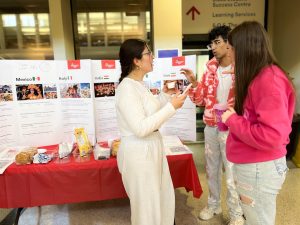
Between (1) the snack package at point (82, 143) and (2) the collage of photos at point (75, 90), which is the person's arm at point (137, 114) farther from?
(2) the collage of photos at point (75, 90)

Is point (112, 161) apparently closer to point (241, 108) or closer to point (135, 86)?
point (135, 86)

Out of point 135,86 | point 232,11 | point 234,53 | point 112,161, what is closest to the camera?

—————

Stated goal ▸ Output all the records, word for word, with no pictures in the copy.

Result of the exercise ▸
Between (1) the snack package at point (82, 143) and (2) the collage of photos at point (75, 90), which is the person's arm at point (137, 114) farther from?
(2) the collage of photos at point (75, 90)

Is point (112, 161) apparently closer to point (241, 108) or closer to point (135, 86)?
point (135, 86)

Out of point 135,86 | point 232,11 | point 234,53 | point 112,161, what is closest to the camera?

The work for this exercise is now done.